Back when the world changed, when I told you 'I know', it was because I did.
I knew that you didn't want to be alive anymore; that you wanted it to end. But it didn't end, did it? You're still here and it's partly my fault, and I'm glad. I'm glad to be hated for this.
You should know that there was a time in my life when I felt the same. I wanted it all to end. I had just watched my mother die in my arms because I had been too stupid and too slow to save her, you may remember the day. I was sat alone that evening considering my failure: Remembering my sister's broken body after I had guided us straight into the ogre that had taken her life; remembering my brother's face as he had been removed from my side and into the shambles of an existence that I had forced upon him. I didn't want to let anyone else down. I couldn't stand the burden. I had been considering how best to die when you walked in.
You saved me then, Anders. You carefully pulled me back and tethered me to this world, as surely as you did Justice and you never even knew it. I knew then that I had grown from merely wanting you to needing you I was possessed by you and you had no idea.
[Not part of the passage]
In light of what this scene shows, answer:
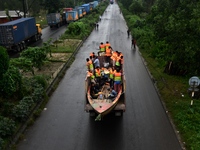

Instead, you waited until I couldn't so much as breathe without you in my life and then you threatened to remove yourself from it. You even asked me to be the one to do it; to be the one to remove the very thing that had kept me tied to this existence. By your actions you had ensured that you were all I had left in this world, and then you asked me to sever you from it.
And I hate you and I love you and I need you and I fear you, and I am unable even to say these words to your face because I don't know how to look at you but I know even less how to let you go.
You made an abomination out of me, Anders, and you don't even know it.
I'm not a man of meaningful words; you know that so I'll reach my point.
We are bound, Anders, as surely as you and Justice.
If you truly want to die, I will take your life.
But know that, if I did, I would be dead before your eyes close.